Há, aqui, uma questão fundamental da história da ciência: a continuidade histórica. Se se admite, de alguma maneira, que com a ciência se vai ao passado para entender os desenvolvimentos que levaram os conceitos até sua elaboração atual, então, necessariamente, admite-se uma continuidade. Há uma continuidade lógica e cronológica aqui, um continuísmo.

Ao admitir rupturas epistemológicas conceituais profundas, não se pode admitir continuidade e, portanto, a ciência atual não tem passado. Se ela é revolucionária, então ela não tem passado. Entretanto, no caso da posição historicista reconstitutiva (cujas três posições pertencem ao mesmo modelo reconstitutivo15), há o esforço de se dirigir ao

15 Programa de historiografia dos séculos XVIII e XIX; História como memória; História como

entendimento do passado e, desse modo, de alguma maneira há uma continuidade nessa perspectiva.

Canguilhem comenta sobre o modelo reconstitutivo de historiografia da ciência e acredita que "[...] a totalidade do passado está representada como uma espécie de plano contínuo dado, a partir do qual se pode deslocar, segundo o interesse do momento, o ponto de partida do progresso cujo termo é precisamente o objeto atual desse interesse" (CANGUILHEM, 1977, p. 14). Volta-se para o passado, no intuito de que esse passado se encerrará no interesse atual. Existe o termo atual, e o historiador cria o contínuo com base no seu interesse.

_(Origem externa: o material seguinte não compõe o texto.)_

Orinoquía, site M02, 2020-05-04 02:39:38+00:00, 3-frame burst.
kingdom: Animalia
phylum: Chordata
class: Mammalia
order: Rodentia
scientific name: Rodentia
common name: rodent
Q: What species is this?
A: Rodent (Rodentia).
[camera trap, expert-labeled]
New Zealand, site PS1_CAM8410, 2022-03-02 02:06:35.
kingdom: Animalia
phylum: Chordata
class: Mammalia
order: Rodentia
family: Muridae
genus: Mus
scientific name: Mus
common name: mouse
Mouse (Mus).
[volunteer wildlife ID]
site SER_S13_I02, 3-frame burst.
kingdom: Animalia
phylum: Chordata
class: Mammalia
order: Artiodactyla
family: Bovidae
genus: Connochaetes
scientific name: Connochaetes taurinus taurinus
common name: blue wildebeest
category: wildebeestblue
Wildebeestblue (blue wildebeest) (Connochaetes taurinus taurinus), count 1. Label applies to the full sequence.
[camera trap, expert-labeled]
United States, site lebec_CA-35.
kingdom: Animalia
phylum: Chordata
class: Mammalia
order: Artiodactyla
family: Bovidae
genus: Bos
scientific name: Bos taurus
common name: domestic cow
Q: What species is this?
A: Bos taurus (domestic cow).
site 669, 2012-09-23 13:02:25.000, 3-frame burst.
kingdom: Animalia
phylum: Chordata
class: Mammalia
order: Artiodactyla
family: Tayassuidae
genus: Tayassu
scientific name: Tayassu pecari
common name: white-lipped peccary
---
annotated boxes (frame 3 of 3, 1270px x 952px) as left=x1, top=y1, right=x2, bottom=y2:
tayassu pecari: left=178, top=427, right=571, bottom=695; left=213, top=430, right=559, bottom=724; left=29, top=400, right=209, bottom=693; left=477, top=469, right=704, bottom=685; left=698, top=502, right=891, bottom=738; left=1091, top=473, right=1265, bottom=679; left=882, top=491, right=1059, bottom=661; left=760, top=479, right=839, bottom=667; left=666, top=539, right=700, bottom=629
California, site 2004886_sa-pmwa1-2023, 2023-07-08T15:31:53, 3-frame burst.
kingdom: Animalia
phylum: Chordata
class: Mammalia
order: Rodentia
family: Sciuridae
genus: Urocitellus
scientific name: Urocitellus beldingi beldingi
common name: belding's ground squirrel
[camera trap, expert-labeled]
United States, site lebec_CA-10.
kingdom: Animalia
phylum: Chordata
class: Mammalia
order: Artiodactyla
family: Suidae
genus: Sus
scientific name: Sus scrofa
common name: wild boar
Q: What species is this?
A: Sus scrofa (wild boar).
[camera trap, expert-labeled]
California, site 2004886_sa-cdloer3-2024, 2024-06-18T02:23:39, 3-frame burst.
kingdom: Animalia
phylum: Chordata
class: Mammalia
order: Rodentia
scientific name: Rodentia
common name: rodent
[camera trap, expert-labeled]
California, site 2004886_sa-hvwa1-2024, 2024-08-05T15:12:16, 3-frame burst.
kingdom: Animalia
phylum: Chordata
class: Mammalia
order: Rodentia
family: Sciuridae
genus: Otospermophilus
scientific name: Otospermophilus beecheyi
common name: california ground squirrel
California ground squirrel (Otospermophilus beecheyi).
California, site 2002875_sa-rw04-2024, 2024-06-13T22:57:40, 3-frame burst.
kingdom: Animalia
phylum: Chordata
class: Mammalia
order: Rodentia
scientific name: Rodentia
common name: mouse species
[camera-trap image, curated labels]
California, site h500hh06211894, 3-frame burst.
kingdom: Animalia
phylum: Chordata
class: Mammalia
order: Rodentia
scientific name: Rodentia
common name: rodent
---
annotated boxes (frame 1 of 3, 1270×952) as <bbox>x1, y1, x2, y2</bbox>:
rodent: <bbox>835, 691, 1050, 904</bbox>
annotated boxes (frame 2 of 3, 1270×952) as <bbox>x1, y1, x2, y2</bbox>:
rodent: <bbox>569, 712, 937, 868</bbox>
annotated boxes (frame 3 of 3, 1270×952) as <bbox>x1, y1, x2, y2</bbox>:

Pode-se perceber que Canguilhem expõe o seu olhar para essa história da ciência reconstitutiva e conclui que "[...] poder-se-ia pensar que o que a história da ciência tem o direito de esperar da epistemologia é uma deontologia da libertação de deslocação regressiva, sobre o plano imaginário da ciência atual" (CANGUILHEM, 1977, p. 14). Para a terceira posição (história da ciência como laboratório da epistemologia), a epistemologia tem esse papel, o de produzir somente uma deontologia da libertação, no sentido de que permite esse livre percorrer na continuidade histórica.